« Paul Tournal, fondateur de la préhistoire » par Chantal Alibert

 

 

 

 

 

Originaire de la région de Valenciennes, Chantal ALIBERT découvre Narbonne voici quarante ans à la faveur d’un stage archéologique au Clos de la Lombarde et y réside depuis lors.

Enseignante en histoire et en histoire de l’art, elle a soutenu une thèse en 2000 intitulée Les reflets du passé : Narbonne, les Narbonnais et leur patrimoine de 1789 à 1939. Elle est l’auteur d’ouvrages et d’articles ayant pour sujet sa ville d’adoption. En collaboration avec Jean Guilaine, elle a publié un livre consacré à Paul Tournal, le fondateur de la Préhistoire. Elle a également écrit deux romans policiers : Le Manuscrit d’Isis dont l’action se déroule à Narbonne et Canso d’amor qui a pour cadre un château des Corbières après la tragédie cathare. Elle est la scénariste d’une bande dessinée dont l’intrigue se déroule dans l’Antiquité, Jean-Claude Golvin en étant l’illustrateur.
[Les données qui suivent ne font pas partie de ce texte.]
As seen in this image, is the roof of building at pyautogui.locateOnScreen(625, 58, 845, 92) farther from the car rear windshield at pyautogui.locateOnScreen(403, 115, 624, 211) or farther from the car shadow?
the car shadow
Conférence aux Journées scientifiques en Minervois 2021:

Aux alentours de 1830, Paul Tournal fut le premier à évoquer à partir de ses recherches dans les grottes de Bize (Aude) l’existence d’un « homme fossile » et de proposer une classification de l’histoire humaine aux sources mêmes du concept de Préhistoire. Prenant le contre-pied des traditions bibliques, il avança que seule la géologie serait à même d’élucider la question des origines de l’homme.

Pour autant, sa forte personnalité ne se laisse pas enfermer dans ce statut de préhistorien avant la lettre. Evoquer Tournal, c’est d’une certaine façon porter un regard sur les événements, les idéologies, les passions qui ont traversé le XIXe siècle français et européen. Doté d’une curiosité insatiable et éclectique, tour à tour géologue, botaniste, journaliste, défenseur du patrimoine, homme engagé…, Paul Tournal est un des grands témoins de son temps.

Ami de Prosper Mérimée, de Michel Chevalier, du Baron Taylor, d’Eugène Viollet-le-Duc, de François Arago, grand voyageur à travers l’Europe de l’Ouest, il fut un ardent défenseur de la décentralisation économique et intellectuelle. Saint-simonien, partisan enthousiaste du développement de l’industrie, des chemins de fer et de toute avancée scientifique, il n’en cultivait pas moins une fibre sociale et portait une attention soutenue aux classes pauvres et déshéritées qu’il souhaitait émanciper grâce à la généralisation de l’éducation. Epousant pleinement l’idée de progrès, il fut un parfait honnête homme du XIXe siècle. Révolutionnaires, ses idées le sont assurément et sans doute a-t-il eu raison trop tôt ? Extérieur au milieu universitaire et scientifique officiel, sa pensée ne fut pas reconnue comme elle le méritait.